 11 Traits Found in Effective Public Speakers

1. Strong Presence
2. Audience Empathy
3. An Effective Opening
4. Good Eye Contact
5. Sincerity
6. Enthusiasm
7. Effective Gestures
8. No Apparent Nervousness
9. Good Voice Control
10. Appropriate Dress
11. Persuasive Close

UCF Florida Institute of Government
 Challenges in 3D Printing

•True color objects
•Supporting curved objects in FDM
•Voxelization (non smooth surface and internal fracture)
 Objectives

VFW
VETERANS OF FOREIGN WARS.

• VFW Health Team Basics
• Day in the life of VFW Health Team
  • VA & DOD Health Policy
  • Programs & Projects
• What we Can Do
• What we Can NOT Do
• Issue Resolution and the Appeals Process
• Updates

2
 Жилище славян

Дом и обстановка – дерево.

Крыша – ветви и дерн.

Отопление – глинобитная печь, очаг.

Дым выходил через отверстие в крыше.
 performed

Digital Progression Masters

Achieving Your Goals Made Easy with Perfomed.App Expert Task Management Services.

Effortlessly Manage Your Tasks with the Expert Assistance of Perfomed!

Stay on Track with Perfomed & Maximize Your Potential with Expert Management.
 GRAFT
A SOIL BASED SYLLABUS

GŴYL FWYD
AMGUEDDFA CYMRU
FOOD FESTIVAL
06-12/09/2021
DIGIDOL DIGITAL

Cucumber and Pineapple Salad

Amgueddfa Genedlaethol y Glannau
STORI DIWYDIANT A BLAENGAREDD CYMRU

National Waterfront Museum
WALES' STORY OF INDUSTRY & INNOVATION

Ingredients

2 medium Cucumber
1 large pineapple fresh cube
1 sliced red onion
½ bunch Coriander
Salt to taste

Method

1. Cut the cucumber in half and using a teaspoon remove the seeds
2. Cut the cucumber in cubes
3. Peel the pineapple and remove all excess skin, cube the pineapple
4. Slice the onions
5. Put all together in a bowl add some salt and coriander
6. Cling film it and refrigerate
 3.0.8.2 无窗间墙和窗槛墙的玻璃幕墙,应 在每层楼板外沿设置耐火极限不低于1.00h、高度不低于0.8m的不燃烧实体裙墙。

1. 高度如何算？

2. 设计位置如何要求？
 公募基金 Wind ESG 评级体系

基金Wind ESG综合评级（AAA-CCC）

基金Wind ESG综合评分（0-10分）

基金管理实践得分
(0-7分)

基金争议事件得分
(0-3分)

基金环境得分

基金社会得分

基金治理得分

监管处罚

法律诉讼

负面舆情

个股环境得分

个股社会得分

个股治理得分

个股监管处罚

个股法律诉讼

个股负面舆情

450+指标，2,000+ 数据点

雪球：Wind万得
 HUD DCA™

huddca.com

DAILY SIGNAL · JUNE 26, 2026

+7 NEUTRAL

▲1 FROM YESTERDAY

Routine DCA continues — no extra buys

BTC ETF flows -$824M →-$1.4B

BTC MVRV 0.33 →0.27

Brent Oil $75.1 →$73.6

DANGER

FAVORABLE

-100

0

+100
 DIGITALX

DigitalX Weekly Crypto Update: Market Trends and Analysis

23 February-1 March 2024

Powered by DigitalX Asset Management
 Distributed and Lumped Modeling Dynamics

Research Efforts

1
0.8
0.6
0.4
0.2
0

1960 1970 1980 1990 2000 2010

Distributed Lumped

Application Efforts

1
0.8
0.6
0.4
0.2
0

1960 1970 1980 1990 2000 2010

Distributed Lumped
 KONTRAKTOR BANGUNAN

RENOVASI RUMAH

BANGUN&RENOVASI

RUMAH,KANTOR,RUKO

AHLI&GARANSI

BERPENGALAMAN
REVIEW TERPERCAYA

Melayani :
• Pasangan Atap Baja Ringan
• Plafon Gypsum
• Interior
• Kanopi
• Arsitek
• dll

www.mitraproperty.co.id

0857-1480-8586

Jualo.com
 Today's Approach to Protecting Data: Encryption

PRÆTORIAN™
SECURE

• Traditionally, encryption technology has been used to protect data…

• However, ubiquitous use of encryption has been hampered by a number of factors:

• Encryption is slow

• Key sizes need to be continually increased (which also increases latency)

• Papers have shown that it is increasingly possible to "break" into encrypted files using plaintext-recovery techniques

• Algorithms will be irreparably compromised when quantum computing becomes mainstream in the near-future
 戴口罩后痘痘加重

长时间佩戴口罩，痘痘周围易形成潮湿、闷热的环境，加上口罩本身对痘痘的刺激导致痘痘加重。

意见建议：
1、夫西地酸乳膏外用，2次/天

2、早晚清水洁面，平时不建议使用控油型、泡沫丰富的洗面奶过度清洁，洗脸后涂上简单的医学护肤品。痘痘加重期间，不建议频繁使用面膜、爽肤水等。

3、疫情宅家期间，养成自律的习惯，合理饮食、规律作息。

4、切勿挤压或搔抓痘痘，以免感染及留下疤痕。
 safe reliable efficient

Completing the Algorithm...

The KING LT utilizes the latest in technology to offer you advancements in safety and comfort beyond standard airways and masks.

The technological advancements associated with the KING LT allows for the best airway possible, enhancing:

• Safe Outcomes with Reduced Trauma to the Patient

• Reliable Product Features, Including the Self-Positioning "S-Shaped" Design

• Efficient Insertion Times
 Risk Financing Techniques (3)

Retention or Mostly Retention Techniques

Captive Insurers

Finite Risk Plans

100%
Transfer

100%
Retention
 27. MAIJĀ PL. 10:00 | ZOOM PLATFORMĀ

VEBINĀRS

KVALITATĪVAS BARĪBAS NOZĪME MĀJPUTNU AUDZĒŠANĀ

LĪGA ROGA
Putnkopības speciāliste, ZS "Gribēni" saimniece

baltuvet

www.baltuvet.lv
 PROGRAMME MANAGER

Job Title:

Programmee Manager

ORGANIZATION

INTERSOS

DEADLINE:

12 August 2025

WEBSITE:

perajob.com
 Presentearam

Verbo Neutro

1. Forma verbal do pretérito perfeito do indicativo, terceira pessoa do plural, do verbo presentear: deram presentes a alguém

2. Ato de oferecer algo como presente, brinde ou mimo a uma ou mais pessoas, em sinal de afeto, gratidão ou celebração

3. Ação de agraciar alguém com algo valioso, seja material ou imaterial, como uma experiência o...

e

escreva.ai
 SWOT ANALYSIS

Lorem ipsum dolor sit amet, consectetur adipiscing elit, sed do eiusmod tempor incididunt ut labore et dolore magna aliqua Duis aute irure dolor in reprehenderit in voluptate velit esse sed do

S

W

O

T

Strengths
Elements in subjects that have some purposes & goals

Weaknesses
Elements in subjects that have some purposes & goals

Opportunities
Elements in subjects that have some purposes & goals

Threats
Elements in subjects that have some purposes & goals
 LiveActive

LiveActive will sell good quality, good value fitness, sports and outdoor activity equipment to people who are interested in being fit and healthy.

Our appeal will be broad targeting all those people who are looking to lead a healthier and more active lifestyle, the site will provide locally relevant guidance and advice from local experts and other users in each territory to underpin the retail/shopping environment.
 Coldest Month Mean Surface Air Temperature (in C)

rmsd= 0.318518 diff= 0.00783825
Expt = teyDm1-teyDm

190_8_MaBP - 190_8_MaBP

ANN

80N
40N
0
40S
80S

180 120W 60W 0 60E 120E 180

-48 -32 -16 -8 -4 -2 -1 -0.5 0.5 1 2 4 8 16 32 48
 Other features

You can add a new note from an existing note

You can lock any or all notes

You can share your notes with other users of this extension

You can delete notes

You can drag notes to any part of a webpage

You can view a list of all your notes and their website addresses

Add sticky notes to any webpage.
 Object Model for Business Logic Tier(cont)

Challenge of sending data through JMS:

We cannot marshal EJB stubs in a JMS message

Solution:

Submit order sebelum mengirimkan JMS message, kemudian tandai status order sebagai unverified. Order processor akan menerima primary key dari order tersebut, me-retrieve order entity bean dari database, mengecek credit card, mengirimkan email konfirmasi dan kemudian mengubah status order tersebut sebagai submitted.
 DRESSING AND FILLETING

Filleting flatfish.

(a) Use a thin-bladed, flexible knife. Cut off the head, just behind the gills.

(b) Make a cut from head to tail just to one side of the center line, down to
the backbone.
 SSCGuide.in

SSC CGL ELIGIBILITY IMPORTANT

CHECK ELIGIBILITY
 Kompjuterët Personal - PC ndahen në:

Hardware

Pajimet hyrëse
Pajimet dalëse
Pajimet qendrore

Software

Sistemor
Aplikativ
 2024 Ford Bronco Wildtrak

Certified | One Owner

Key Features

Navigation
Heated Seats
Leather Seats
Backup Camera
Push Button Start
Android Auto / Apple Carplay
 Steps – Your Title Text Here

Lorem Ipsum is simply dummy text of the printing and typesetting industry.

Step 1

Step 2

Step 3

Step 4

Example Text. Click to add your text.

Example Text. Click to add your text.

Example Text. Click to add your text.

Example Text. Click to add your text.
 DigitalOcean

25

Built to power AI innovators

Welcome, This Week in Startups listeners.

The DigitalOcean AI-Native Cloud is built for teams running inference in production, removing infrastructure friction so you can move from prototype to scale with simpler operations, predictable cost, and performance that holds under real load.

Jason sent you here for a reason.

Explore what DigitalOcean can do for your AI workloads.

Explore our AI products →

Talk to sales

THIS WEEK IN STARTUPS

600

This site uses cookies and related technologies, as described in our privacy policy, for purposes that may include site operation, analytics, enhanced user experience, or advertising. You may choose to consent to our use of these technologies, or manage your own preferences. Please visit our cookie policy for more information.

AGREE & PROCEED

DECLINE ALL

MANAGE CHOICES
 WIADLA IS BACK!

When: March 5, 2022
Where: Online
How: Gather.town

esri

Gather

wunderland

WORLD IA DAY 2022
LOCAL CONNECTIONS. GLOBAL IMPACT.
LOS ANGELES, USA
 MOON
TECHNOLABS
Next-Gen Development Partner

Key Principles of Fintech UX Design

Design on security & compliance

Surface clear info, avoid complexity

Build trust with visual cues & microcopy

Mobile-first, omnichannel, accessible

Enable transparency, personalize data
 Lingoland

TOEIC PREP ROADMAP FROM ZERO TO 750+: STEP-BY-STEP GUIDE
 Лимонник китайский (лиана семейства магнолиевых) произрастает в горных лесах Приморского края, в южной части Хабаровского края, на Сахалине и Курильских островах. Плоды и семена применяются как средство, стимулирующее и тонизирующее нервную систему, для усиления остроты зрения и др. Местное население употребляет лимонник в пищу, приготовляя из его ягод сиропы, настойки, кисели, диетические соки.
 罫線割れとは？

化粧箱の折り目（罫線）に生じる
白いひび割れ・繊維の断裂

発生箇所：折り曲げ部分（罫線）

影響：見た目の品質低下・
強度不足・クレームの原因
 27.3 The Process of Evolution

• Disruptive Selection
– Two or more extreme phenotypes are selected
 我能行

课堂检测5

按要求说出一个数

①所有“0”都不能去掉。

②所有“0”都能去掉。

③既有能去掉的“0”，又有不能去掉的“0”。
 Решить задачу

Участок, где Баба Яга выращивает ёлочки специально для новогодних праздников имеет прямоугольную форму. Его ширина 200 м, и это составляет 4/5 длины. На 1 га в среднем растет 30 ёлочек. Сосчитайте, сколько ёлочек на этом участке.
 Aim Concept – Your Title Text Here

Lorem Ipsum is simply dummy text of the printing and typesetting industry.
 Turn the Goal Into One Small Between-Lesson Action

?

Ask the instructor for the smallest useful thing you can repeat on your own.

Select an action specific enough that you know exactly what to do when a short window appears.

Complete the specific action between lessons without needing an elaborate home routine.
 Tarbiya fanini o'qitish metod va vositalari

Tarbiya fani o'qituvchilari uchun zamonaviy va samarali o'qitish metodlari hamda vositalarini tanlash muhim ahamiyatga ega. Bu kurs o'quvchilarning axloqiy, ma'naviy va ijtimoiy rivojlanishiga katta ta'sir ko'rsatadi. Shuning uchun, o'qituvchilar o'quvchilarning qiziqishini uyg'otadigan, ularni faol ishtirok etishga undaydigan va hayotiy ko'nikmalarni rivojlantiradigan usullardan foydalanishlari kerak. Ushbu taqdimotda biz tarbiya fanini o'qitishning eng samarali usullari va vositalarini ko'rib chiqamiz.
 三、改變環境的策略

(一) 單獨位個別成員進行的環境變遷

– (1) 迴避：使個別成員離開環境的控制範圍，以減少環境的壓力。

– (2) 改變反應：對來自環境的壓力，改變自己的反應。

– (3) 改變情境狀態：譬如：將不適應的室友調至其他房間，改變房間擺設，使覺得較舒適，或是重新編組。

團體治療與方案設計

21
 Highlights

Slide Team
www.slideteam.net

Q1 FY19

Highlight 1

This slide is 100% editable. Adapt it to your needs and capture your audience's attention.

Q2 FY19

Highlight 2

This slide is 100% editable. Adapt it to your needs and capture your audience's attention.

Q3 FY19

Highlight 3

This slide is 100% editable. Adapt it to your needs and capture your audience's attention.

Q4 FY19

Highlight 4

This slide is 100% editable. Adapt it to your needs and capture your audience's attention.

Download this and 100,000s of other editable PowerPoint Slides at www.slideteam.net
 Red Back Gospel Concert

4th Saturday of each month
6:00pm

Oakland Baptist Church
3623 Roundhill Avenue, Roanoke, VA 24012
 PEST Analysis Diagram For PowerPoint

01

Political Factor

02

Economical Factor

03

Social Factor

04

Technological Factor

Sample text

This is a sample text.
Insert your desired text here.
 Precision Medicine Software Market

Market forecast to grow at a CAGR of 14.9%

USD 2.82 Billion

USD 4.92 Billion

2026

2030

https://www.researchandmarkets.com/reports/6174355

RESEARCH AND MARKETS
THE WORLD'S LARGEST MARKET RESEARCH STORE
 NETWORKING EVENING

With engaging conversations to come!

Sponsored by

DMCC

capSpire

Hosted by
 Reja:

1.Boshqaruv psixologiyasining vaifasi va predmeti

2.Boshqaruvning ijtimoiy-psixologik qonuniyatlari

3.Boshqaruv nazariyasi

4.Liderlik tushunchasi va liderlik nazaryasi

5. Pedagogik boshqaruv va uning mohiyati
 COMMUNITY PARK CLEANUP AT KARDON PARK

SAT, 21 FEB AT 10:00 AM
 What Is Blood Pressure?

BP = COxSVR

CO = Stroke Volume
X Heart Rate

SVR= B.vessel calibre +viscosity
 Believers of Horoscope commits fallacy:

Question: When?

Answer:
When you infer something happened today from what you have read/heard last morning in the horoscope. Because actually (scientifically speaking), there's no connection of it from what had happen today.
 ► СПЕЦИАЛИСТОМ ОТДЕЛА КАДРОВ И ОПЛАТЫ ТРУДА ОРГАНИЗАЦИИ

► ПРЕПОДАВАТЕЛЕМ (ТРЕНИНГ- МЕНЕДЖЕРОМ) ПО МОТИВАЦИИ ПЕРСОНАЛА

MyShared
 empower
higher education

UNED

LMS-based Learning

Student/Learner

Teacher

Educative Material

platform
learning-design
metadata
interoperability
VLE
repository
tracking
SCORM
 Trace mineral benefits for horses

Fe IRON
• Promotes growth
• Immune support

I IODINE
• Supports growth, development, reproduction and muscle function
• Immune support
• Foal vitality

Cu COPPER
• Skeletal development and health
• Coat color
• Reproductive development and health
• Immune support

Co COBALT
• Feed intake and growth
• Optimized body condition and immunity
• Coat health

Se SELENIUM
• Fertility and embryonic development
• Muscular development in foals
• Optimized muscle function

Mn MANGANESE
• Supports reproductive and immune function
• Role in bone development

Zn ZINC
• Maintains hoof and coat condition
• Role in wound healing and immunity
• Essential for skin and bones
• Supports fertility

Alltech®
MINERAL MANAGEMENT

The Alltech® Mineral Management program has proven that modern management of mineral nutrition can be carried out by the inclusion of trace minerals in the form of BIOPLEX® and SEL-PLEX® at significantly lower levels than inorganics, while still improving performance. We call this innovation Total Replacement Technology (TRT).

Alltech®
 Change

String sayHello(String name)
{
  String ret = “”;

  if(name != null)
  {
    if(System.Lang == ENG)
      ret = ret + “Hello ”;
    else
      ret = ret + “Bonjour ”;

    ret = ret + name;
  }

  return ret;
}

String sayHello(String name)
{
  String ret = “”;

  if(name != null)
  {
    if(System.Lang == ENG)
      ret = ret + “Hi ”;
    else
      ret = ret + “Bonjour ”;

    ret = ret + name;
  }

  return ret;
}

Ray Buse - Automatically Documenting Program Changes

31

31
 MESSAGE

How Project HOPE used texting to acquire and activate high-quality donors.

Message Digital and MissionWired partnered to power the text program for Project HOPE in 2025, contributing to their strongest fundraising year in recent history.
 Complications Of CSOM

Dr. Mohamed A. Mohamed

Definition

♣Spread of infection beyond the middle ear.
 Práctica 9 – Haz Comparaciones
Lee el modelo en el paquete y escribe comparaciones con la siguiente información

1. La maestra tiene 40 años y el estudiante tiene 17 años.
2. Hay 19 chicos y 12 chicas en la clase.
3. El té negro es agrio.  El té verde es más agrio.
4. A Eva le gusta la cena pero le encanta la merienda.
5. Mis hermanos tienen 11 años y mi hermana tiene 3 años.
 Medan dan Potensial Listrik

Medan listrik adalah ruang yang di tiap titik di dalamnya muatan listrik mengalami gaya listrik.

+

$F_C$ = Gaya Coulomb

#####

Looking at the entries above, copy out every line in which "beyond" occurs.

The KING LT utilizes the latest in technology to offer you advancements in safety and comfort beyond standard airways and masks.
♣Spread of infection beyond the middle ear.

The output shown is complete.